Seguidamente entrou no estágio profissional na Câmara de Tavira. Trabalha no Palácio da Galeria/ Museu Municipal de Tavira, na área do Serviço Educativo. Para Patrícia Gonçalves o desenho e a pintura são testemunhos da vida. “Desde a pré-histórica que temos vestígios destas duas formas de arte com as pinturas rupestres” e deixou sair aquela expressão de quem ainda não se despegou da escola. “Já aqui podemos notar que estas duas formas de arte são testemunhos da vida. São como um livro de história porque nos permitem analisar épocas. São duas formas de arte que comunicam”. Parou como quem busca uma forma melhor de dizer as coisas “Talvez me atreva a chamar-lhes ‘ferramentas para mostrar a vida’, o visível e não visível dela” Pequena pausa. “Mostram pensamentos ocultos, acontecimentos mais infelizes ou mais felizes, críticas, etc”. Sorriu, olhou para mim e continuou, “bem, nem sempre comunicam algo. Pode apenas fazer-nos usufruir da sua estética. Esse é o poder do desenho e da pintura. Tal como outras formas de arte, têm o poder do prazer e da comunicação”.
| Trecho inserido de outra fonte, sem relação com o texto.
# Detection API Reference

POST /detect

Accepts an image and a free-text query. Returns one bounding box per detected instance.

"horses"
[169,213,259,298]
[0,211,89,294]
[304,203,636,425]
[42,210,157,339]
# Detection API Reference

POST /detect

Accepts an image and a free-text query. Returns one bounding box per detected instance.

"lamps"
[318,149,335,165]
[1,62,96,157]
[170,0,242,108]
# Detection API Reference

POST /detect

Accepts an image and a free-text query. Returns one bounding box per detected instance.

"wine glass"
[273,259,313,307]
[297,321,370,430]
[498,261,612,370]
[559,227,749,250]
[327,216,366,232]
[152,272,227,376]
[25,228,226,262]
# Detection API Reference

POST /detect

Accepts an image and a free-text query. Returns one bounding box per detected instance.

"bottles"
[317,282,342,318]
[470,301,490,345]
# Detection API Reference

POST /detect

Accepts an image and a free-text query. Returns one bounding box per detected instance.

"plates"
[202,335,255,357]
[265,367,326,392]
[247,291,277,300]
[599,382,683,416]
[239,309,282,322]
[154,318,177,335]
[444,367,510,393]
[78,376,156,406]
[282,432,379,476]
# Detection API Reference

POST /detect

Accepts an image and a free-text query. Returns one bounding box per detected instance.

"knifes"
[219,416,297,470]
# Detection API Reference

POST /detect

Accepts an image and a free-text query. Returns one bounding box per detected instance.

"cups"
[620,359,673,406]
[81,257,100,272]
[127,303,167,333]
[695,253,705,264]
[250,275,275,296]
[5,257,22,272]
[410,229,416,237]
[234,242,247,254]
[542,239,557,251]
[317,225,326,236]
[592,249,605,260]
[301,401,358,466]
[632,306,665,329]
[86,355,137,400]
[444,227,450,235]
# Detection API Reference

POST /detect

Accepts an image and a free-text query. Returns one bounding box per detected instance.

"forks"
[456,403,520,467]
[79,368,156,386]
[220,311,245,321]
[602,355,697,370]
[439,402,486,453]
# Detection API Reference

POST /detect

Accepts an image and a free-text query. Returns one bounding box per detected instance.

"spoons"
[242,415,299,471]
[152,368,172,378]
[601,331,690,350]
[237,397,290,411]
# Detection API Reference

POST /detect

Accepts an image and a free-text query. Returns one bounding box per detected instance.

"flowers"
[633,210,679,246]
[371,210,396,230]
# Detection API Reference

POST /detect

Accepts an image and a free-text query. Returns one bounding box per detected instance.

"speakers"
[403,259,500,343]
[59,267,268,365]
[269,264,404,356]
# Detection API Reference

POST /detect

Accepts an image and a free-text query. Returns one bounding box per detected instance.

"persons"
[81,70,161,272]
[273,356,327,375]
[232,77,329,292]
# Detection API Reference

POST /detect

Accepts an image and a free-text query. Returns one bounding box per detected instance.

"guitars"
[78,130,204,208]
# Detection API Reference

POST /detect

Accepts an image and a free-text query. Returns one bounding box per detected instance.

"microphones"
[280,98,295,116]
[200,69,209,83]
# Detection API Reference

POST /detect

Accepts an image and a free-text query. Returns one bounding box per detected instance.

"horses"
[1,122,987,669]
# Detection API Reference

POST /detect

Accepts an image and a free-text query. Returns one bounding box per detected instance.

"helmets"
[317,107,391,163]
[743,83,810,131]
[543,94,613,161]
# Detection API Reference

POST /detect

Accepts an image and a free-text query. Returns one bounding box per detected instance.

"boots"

Não me parece que exista uma ‘definição universal’ do que é considerado arte







Tentar saber o que é a arte é uma questão complexa, “é tão complexa que leva sociólogos e filósofos a ocuparem-se dela e a desenvolverem imensas teorias. A arte está em constante reflexão intelectual. É repensada, redefinida, e muito trabalhada. Não tenho a ousadia de dar uma definição de arte”. Sorriu expressando humildade, “depois também não me parece que exista uma ‘definição universal’ do que é considerado arte. Para uns, algumas obras não são consideradas arte, já para outros são. Ou seja, com este paradoxo, parece-me que há necessidade de se saber primeiro o que poderá ser classificado como obra de arte” e o discurso flúi sem paragens. “Quais são as propriedades que levam a tal. Será que a obra para ser considerada uma obra de arte tem que estar no museu? É o museu que dá estatuto à obra? Têm que ser contemplada para ser arte? Quem poderá criar uma obra de arte? Quem é considerado artista? Quem considera que um determinado ‘trabalho’ tem estatuto para ser considerado de obra de arte?” Pequena pausa. “Poderia continuar com imensas questões. Parece-me que o mais adequado seria chegar a um consenso entre entendidos desta área. O que não me parece que seja possível”. Tanta divergência deve-se “talvez ao facto de o mundo estar em constante mudança e a arte ser o ‘espelho’ da vida. Sempre mudando. Isso faz com que as teorias sobre artes, mudem com ele”. Fez uma pausa, ficou séria e esclareceu, “quando iniciei o curso de artes plásticas, pensava que me ia ser dada uma definição de arte mas não.” Pausa. “O que é certo é que aprendi diversas maneiras de reflectir sobre arte, tive conhecimentos de várias teorias, problemas que surgiram ao longo dos anos, li opiniões de diferentes pensadores sobre este assunto. Mas apenas e uma única definição, não”.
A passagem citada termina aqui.